Question

A ball is thrown into the air with an upward velocity of 80ft/s. Its height H in feet after T seconds id given by the function H= -16T^2+80T+5. What is the maximum height the ball reaches? How long will it take the ball to reach maximum height? How long does it take for the mall to be caught 5 feet off the ground?
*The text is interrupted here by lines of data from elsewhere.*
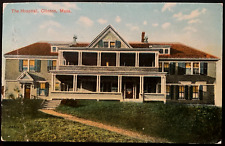 Vintage Postcard 1909 The Hospital, Clinton, Massachusetts (MA) picture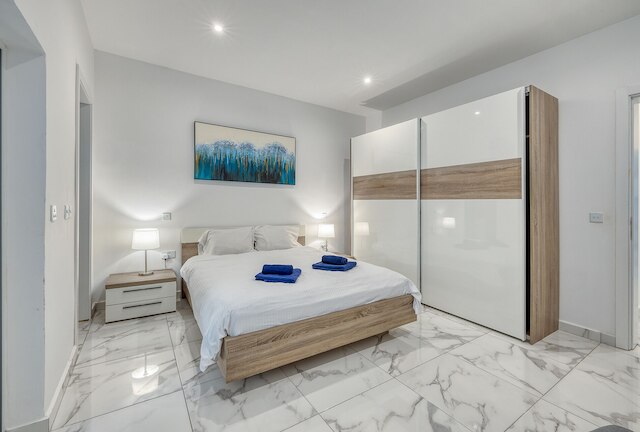 モダン1 ベッドルーム  アパートメントセントラル ロケーション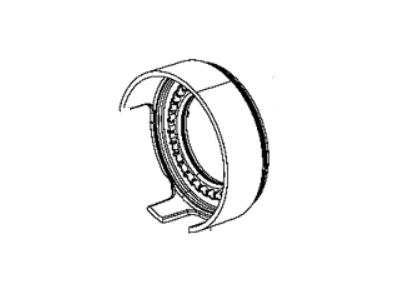 Ram Brake Caliper Piston - 68445801AA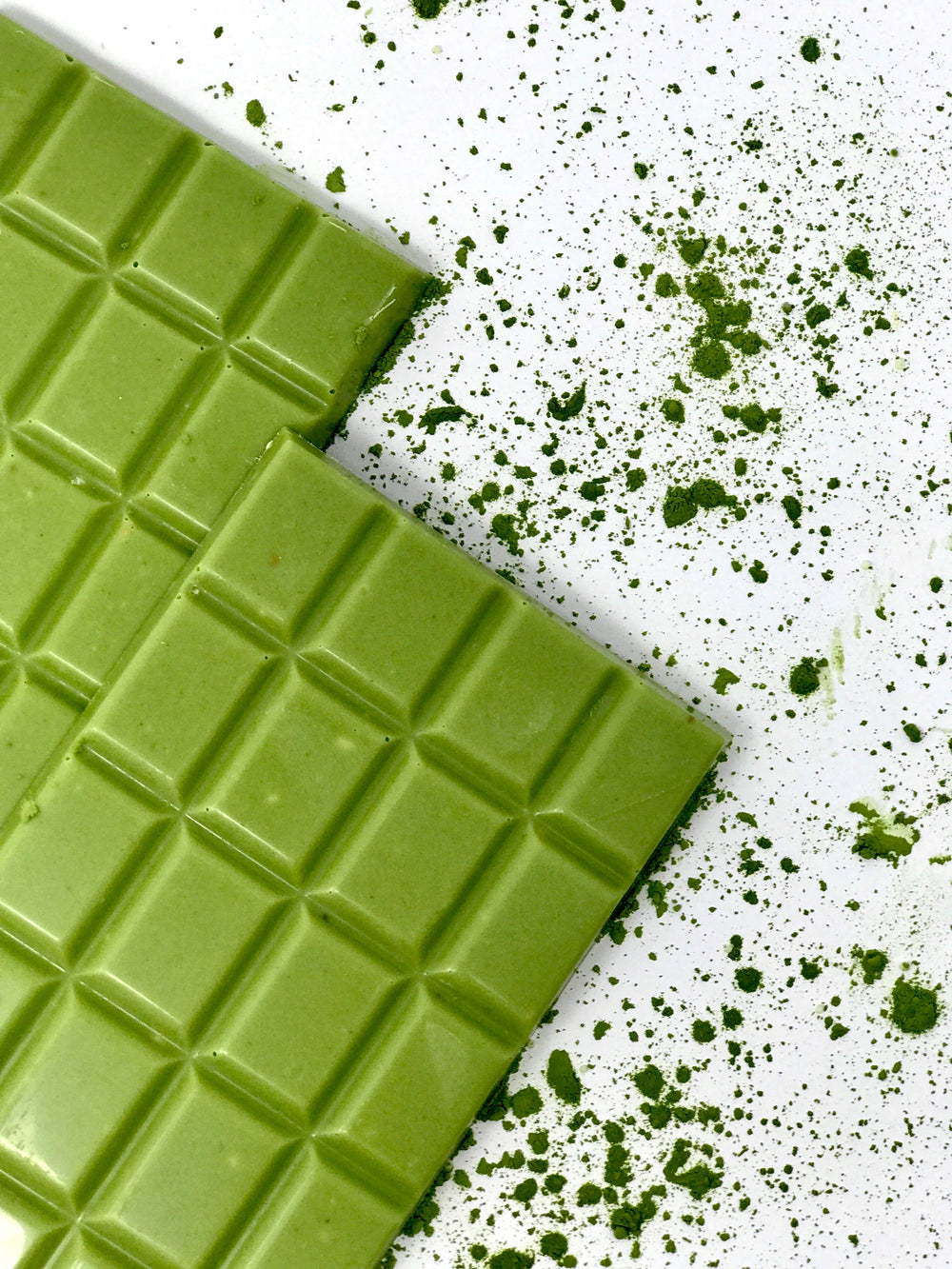 Matcha White Chocolate Bar - 32% Dominican Republic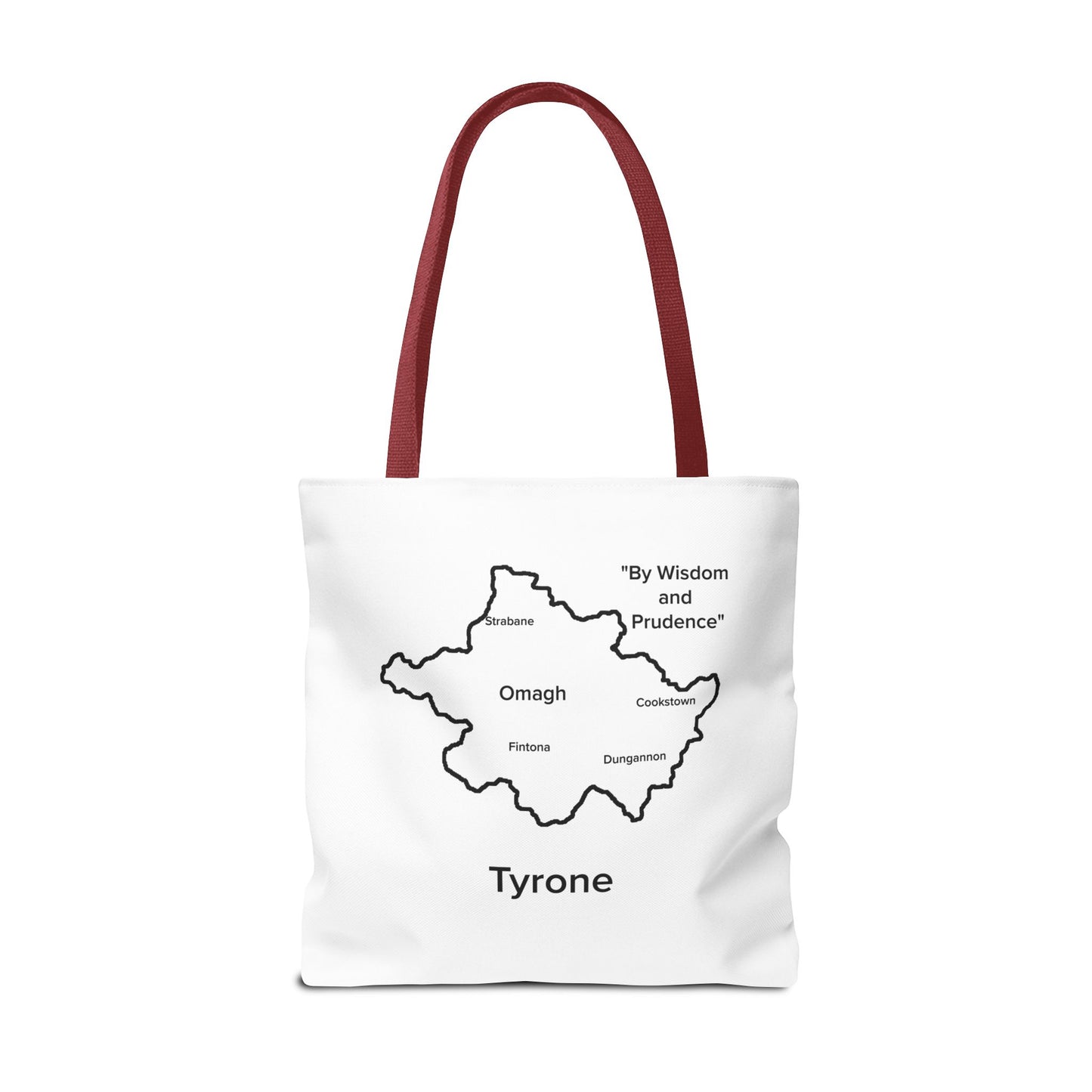 Tyrone Tote Bag White Edition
All I really need help on is the last one.
Will some one plz help me.

Answer 1

1. The function H= -16T^2+80T+5 is a parabola of the form
`a x^(2) +bx+c`, so to find the maximum height of the ball, we are going to find the y-coordinate of the vertex of the parabola. To find the y-coordinate of the vertex we are going to evaluate the function at the point
`(-b)/(2a)`.
From our function we can infer that
`b=80` and
`a=-16`, so the point \frac{-b}{2a} [/tex] will be
`(-80)/(-2(16)) = (5)/(2)`. Lets evaluate the function at that point:

`h=-16t^2+80t+5`

`h=-16( (5)/(2) )^2+80( (5)/(2) )+5`

`h=105`

We can conclude that the ball reaches a maximum height of 105 feet.

2. Since we now know that the maximum height the ball reaches is 105 feet, we are going to replace
`h` with 105 in our function, then we are going to solve for
`t` to find how long the ball takes to reach its maximum height:

`h=-16t^2+80t+5`

`105=-16t^(2)+80t+5`

`-16t^2+80t-100=0`

`-4(4t^(2)+20t-25)=0`

`4(2t-5)^2=0`

`2t-5=0`

`t= (5)/(2)`

`t=2.5`

We can conclude that the ball reaches its maximum height in 2.5 seconds.

3. Just like before, we are going to replace
`h` with 5 in our original function, then we are going to solve for
`t` to find how long will take for the ball to be caught 5 feet off the ground:

`h=-16t^2+80t+5`

`5=-16t^2+80t+5`

`-16t^(2)+80t=0`

`-16t(t-5)=0`

`t-5=0`

`t=5`

We can conclude that it takes 5 seconds for the ball to be caught 5 feet off the ground.